* **Exercise requirements**
Rewrite the stretch of data from the line containing "Which object among" through the end, changing "stone step" to "stone stair" and leaving everything else untouched. Omit the pictures from your answer.

[Records of spatial reasoning questions]
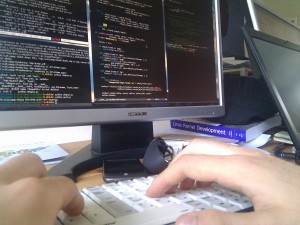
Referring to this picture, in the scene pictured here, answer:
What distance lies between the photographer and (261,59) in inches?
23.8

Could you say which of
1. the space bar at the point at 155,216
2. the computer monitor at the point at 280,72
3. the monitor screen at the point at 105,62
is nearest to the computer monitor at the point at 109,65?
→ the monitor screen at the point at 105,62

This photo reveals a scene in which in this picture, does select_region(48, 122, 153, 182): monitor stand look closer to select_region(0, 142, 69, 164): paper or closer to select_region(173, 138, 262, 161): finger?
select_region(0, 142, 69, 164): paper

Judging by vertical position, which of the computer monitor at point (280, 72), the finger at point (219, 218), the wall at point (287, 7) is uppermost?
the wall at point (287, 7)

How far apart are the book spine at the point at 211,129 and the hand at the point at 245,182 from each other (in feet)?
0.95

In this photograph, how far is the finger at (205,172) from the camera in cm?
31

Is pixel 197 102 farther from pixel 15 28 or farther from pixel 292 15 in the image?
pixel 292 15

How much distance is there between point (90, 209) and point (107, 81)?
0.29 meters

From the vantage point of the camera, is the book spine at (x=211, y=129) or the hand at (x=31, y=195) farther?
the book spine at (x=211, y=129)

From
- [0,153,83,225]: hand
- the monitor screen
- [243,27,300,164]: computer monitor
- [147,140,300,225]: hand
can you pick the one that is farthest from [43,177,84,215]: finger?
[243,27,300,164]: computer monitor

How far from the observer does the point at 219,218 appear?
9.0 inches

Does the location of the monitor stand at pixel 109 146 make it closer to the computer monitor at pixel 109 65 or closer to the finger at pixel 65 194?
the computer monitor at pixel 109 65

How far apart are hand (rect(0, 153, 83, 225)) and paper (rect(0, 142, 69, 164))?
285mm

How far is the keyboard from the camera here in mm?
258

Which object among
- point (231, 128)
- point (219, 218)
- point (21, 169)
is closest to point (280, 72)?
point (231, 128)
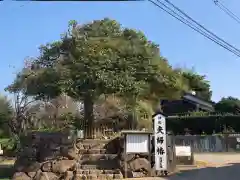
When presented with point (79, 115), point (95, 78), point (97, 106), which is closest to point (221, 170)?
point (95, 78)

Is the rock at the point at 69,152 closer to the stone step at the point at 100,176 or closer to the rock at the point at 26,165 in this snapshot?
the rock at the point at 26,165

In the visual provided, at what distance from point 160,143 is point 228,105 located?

* **Complete answer**
Which object among
- point (231, 128)
- point (219, 218)
- point (21, 169)
is closest to point (280, 72)?
point (231, 128)
When presented with point (79, 115), point (95, 78), point (97, 106), which is closest to point (221, 170)?
point (95, 78)

Is the rock at the point at 69,152 closer to the stone stair at the point at 100,176 or closer to the rock at the point at 26,165 in this snapshot?
the rock at the point at 26,165

In the visual provided, at what distance from point 160,143 is point 228,105 located?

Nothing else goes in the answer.